VISITIAMO INSIEME LA VILLA

Una bella cancellata del secolo scorso, con due massicci pilastri di pregevole fattura, accoglie il visitatore. L’orientamento della villa non la rende immediatamente visibile da Via Roma, domina invece la bella serra d’inverno alla sinistra della cancellata.

La villa presenta una chiara impostazione settecentesca; è collegata da un piccolo corpo allungato ad una barchessa in continuità con la vicina casa Girotto, un tempo adiacenza della villa. La facciata principale esposta a mezzogiorno, sormontata da un timpano, dimostra l’intervento ottocentesco, leggibile soprattutto sul dimensionamento di finestre e porte. In particolare le finestre del secondo piano sembrano essere state modificate nelle dimensioni contribuendo ad ingentilire il prospetto. Ottocentesco è il rivestimento della facciata con bugna a segno tenue al primo piano, di disegno più marcato al secondo piano. Sempre ottocentesche sono la scala in pietra tenera locale finemente lavorata, il portale d’ingresso alla villa con l’elaborata cimasa e il vaso acroteriale che ha sostituito una statua sul timpano. Rimangono a testimonianza della preesistente struttura settecentesca il leggero timpano e le statue che sormontano la villa su elaborati dadi acroteriali. Le statue sono di bella fattura, probabilmente della scuola del Marinali, anche se gli zoccoli sono inusuali nei manufatti del maestro.

## COMPITI DA SVOLGERE
• A. Estrai dal testo sulla villa il passo che va da "VISITIAMO INSIEME LA" a "sinistra della cancellata.", riportandolo parola per parola.
• B. Indica con sì o no se ciascuna affermazione concorda con il testo sulla villa e cita tra virgolette le parole del testo che lo stabiliscono: (i) la facciata principale è esposta a mezzogiorno; (ii) la scala in pietra tenera locale risale al Settecento; (iii) il vaso acroteriale ha preso il posto di una statua sul timpano.

## DATI FORNITI
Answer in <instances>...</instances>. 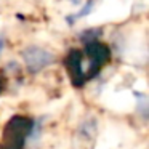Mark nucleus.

## ELENCO DELLE SOLUZIONI
• A.
VISITIAMO INSIEME LA VILLA

Una bella cancellata del secolo scorso, con due massicci pilastri di pregevole fattura, accoglie il visitatore. L’orientamento della villa non la rende immediatamente visibile da Via Roma, domina invece la bella serra d’inverno alla sinistra della cancellata.

• B.
(i) Sì: "La facciata principale esposta a mezzogiorno"
(ii) No: "Sempre ottocentesche sono la scala in pietra tenera locale finemente lavorata"
(iii) Sì: "il vaso acroteriale che ha sostituito una statua sul timpano"